Rita and Chris Elliott have a story about why they ended up doing what they do.
Traveling together in El Salvador in 1980 the pair came across a market place choked with crowds and cars. At the center of the commotion was a truck transporting an unconscious man. Rita had had CPR training and so climbed into the vehicle to see if she could help. “He had been pulled from the beach,” Rita says, describing how the man was “a pale shade of blue.”
Joined by another American, the two administered first aid to the man. “By the time we were done the guy was sitting up in the back of the truck.”
It is this type of experience that inspired the two to join the Lopez Island Emergency Services. “It’s after seeing things like that,” says Chris of the market place incident, “that makes you want to help…you realize that with one moment in time you can save peoples lives.”
Saving people’s lives is what the Elliotts went on to do for over twenty years. Rita has been an EMT for 20 years, and Chris has been a paramedic for 25 years and with the fire department for 26 years total.
It is this career that they are retiring from at the end of June. With the couple now in their sixties and with strong community appreciation behind them, Rita and Chris are leaving Lopez after 38 years.
“We’re actually moving to Costa Rica,” Chris says. The two first went there in the early nineties, fell in love with it, and now have a home and friends there. Both are Spanish speakers, and look froward to the climate and pace of life. Rita intends to paint more and Chris is ready with a variety of projects.
The couple admits that trading Lopez for the Costa Rican town of Nicoya will be wrench, but that they are trying to focus more on the positive side of moving.
They are not, however, getting away quietly.
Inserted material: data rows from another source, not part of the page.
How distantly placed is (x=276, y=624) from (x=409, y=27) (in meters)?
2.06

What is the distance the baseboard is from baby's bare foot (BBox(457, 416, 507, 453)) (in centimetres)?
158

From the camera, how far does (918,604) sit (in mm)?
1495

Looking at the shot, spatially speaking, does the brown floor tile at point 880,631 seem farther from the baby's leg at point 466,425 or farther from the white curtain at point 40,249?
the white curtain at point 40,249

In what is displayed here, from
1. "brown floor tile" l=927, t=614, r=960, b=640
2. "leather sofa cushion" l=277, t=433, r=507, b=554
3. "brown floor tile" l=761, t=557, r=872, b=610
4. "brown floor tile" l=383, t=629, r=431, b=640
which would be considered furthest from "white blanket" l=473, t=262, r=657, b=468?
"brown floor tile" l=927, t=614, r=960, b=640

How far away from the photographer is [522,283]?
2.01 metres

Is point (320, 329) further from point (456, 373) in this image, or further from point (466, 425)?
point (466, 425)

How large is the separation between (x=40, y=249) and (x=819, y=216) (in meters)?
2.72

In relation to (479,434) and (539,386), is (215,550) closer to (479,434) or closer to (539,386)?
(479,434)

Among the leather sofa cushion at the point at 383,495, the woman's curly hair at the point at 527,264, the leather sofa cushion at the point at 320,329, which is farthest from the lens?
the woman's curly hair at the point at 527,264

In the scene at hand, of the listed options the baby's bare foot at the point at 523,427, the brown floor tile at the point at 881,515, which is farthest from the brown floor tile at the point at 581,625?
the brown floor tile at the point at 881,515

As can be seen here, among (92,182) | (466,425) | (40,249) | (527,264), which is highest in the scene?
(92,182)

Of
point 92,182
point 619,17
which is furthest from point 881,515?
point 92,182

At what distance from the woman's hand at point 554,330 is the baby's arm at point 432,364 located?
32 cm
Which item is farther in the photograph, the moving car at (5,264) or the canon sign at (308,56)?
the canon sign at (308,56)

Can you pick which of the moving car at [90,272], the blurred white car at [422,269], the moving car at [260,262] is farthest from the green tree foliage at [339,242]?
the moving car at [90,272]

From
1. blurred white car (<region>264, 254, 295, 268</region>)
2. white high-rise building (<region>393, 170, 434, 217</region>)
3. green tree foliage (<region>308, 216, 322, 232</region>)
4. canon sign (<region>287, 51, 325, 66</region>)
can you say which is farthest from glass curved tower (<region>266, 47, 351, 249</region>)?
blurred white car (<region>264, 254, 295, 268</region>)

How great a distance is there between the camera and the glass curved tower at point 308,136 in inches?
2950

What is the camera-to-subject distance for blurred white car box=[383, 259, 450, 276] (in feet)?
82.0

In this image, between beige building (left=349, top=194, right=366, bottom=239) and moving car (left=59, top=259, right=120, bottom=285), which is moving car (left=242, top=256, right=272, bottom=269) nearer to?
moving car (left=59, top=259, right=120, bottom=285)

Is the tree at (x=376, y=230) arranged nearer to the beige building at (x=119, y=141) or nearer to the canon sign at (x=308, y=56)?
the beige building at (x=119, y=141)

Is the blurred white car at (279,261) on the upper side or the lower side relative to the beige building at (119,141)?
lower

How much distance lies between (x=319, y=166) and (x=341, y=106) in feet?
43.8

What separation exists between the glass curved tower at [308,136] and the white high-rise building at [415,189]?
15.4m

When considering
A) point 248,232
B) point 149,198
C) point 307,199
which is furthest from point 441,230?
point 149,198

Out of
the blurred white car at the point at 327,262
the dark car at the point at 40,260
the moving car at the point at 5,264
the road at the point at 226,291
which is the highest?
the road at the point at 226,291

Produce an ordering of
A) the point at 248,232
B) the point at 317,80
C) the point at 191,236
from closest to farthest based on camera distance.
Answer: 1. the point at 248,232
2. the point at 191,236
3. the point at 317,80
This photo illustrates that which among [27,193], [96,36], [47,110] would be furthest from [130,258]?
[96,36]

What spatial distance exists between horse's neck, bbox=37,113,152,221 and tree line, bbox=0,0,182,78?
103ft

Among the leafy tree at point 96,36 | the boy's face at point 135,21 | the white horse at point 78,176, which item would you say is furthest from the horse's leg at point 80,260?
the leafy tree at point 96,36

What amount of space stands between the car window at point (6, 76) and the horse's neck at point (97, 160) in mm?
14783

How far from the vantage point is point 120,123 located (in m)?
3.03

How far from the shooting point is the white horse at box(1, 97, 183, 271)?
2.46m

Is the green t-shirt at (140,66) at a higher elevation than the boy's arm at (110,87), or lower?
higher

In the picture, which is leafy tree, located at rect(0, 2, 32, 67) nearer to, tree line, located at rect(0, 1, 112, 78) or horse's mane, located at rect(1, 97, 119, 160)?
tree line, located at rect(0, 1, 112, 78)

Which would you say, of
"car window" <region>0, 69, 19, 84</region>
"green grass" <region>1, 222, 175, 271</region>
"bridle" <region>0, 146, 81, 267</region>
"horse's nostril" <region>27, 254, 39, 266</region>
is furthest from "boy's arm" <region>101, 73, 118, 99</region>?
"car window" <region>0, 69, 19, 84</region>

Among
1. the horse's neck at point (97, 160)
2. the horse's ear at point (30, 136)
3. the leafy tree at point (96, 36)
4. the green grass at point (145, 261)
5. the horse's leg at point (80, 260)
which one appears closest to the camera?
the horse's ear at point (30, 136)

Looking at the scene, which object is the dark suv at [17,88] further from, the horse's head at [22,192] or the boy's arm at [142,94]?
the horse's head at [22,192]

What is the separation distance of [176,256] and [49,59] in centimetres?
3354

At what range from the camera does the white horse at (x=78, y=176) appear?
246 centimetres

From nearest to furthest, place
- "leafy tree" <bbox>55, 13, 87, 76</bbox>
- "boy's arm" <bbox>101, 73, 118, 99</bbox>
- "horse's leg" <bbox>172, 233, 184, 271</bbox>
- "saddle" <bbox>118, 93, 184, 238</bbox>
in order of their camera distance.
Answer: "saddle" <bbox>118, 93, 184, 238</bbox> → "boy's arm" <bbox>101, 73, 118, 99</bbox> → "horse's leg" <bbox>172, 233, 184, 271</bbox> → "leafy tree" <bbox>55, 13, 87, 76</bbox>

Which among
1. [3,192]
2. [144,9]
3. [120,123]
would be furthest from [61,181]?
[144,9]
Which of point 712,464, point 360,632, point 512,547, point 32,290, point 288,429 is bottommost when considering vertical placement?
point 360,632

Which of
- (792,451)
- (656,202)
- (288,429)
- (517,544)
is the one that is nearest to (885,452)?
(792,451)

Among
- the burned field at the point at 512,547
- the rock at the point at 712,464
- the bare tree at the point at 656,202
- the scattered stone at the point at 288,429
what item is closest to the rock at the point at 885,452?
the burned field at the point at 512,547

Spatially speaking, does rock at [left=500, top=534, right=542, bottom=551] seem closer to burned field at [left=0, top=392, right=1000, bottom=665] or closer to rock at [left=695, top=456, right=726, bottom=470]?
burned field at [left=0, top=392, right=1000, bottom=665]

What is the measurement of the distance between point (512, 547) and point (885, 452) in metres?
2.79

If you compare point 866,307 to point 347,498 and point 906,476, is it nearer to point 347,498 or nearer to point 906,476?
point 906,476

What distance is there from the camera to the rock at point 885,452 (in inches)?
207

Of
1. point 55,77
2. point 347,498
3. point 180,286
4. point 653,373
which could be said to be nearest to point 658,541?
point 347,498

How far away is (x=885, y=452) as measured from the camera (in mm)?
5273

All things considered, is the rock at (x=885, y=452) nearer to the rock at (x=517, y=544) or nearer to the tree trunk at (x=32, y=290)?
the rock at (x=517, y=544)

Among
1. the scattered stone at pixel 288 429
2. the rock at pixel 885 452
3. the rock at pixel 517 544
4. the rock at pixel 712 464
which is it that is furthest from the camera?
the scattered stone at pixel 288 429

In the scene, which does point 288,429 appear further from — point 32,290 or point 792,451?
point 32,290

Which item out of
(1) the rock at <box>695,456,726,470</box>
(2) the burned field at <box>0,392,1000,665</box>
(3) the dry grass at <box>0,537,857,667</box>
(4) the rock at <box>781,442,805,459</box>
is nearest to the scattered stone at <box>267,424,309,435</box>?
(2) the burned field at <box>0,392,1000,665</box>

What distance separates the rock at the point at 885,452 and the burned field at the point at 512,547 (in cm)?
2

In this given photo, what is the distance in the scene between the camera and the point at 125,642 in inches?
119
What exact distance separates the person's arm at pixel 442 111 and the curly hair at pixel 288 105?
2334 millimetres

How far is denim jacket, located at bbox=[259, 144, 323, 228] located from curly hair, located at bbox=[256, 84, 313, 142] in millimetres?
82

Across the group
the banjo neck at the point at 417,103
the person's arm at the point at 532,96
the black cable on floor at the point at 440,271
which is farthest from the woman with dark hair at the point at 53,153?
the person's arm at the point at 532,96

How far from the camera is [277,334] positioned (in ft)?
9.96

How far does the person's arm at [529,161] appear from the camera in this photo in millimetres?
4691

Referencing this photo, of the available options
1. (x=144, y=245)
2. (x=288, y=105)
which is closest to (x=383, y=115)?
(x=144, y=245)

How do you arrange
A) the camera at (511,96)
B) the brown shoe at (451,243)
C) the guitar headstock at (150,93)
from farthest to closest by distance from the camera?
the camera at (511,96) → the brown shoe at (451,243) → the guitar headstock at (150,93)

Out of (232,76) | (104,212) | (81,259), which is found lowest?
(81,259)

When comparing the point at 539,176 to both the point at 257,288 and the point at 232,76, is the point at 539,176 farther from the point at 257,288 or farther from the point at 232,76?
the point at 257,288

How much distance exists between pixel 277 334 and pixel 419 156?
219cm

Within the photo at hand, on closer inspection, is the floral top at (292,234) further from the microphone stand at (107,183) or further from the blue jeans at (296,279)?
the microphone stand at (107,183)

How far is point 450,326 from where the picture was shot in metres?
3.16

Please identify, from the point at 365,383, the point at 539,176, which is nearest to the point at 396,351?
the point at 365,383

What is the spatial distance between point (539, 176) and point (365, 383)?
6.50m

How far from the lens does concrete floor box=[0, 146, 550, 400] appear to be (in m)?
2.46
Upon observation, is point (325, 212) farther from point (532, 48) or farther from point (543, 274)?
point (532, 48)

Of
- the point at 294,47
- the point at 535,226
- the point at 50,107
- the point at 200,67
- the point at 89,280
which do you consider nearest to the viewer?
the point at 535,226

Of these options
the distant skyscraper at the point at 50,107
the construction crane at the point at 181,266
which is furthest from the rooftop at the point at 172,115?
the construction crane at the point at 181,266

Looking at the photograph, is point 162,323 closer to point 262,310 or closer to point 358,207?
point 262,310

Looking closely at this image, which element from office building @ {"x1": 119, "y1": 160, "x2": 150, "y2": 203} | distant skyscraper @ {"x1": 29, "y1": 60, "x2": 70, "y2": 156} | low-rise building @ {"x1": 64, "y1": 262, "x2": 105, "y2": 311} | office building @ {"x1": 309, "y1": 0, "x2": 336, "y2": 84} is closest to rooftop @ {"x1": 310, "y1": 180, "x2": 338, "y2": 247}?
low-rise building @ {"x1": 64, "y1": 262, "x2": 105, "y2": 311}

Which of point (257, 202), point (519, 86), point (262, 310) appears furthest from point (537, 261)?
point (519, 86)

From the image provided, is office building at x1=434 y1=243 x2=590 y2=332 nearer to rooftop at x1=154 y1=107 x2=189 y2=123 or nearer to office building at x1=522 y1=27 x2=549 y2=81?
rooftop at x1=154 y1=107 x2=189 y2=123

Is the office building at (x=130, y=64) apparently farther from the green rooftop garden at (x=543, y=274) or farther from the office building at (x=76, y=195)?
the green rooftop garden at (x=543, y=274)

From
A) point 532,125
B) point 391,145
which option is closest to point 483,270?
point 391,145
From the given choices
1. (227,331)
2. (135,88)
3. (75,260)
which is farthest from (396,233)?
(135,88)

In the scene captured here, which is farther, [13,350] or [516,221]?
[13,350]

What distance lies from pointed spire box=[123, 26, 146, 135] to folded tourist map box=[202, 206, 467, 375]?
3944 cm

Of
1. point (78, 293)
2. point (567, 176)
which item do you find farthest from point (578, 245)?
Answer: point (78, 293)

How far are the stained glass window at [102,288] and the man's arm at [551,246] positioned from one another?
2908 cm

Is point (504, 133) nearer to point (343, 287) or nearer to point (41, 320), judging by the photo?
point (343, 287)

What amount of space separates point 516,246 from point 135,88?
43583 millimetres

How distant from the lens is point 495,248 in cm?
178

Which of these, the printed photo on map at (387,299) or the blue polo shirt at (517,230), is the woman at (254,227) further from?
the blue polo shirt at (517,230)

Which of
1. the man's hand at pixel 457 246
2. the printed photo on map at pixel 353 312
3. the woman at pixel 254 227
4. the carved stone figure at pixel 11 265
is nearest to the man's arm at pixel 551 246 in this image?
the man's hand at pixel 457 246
The Lopez community, ever family-like, is throwing a retirement party for Rita and Chris. Fire Chief Jim Ghiglione is helping co-ordinate the event and sees it as a chance to celebrate two important community figures. “I’ve only worked here two years, but I can see [Rita and Chris] are fully invested in this community…working on calls [with them] is always positive, their level of skills, sophication and training, I just walk around with a great big smile on my face.”
The party will be on June 21 at the lopez community center from 4-7 p.m. It is open to anyone and both food and drink will be provided. Organizers are asking only that you bring a favorite memory of Rita and Chris along with you, “bring anything you would like to share,” says Ghiglione, “any photos or stories…Chris and Rita are a big part of the fabric of this community.”